И все же надо иметь огромное терпение, чтобы научиться понимать внутренний мир даже близкой тебе женщины.
И чем моложе женщина, тем кажется больше разница, существующая между нами, хоть я сумел справиться с этим, просто я перестал придавать серьезное значение своей жизни, я сумел довериться воле молодых, беременных от меня женщин.
И еще я успел быстро привыкнуть к тому, что называется двоеженством. Теперь единственной помехой для нас были родители Мнемозины, которые навещали нас каждую неделю. Их присутствие утомляло всех, даже Мнемозину.
Они нисколько не стыдились вспоминать, как вместе с Мнемозиной прикидывались сумасшедшими. Леонид Осипович даже вслух порой сокрушался по поводу их разоблачения мной, в то время как Мнемозина, наоборот, радовалась этому разоблачению. К тому же если верить ей, она давно уже заметила, как мы с Верой увлеченно запираемся вдвоем в чулане. И с этих пор в ней проснулось ко мне неожиданно страстное чувство.
Это чувство еще усиливалось ощущением нашего общего ребенка в ее матке, который все более настойчиво колотился в стенки ее живота, уже, как будто заранее требуя к себе внимания и заботы.

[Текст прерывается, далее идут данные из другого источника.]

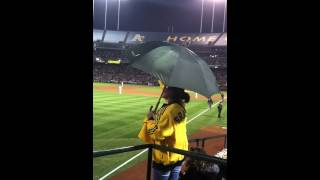 Woman Hilariously Wields Umbrella on Cloudless Night at Pivotal ALDS Oakland A's Game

Леонид Осипович с Елизаветой Петровной очень печалились из-за чувств внезапно появившихся ко мне у Мнемозины, но поделать ничего не могли.

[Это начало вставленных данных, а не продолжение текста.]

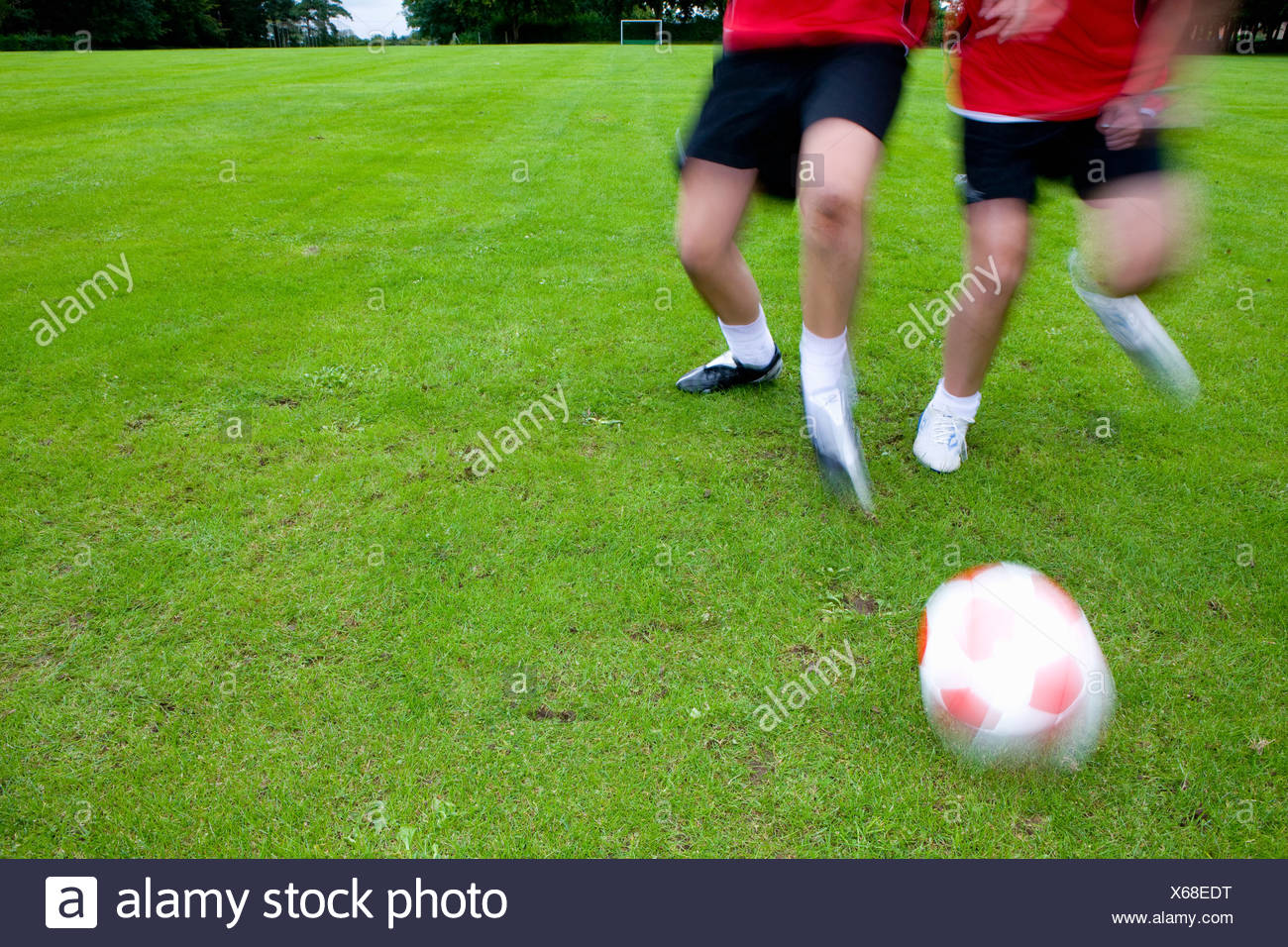 Soccer players running toward ball - Stock Image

Наступили спокойные, благодушные дни, и казалось, что можно вообще закрыть глаза, чтобы жить, не глядя, одной действительностью.
Может, так люди и перестают быть собой, когда воплощаются друг в друга?! Впрочем, это все только одни мысли, а главное, это необычное ощущение двоеженства, как своего избранничества на этой дикой и неоспоримо безумной земле.
Глава 16. График интимных отношений, или В борьбе двух женщин гибнет лишь мужчина
Можно неоднократно сойти с ума, когда имеешь дело с беременными женщинами, особенно когда и в постели, и в домашнем хозяйстве они вдруг перечат друг другу.
Кажущаяся близость Веры и Мнемозины, которые из самых добрых побуждений вообразили себя «подругами навек и женами до смерти», как-то очень быстро превратилась в самую настоящую войну.
Теперь по всей квартире валялись лифчики и трусы Мнемозины, которая возненавидела Веру за то, что та ненароком сумела вне очереди получить от меня удовольствие.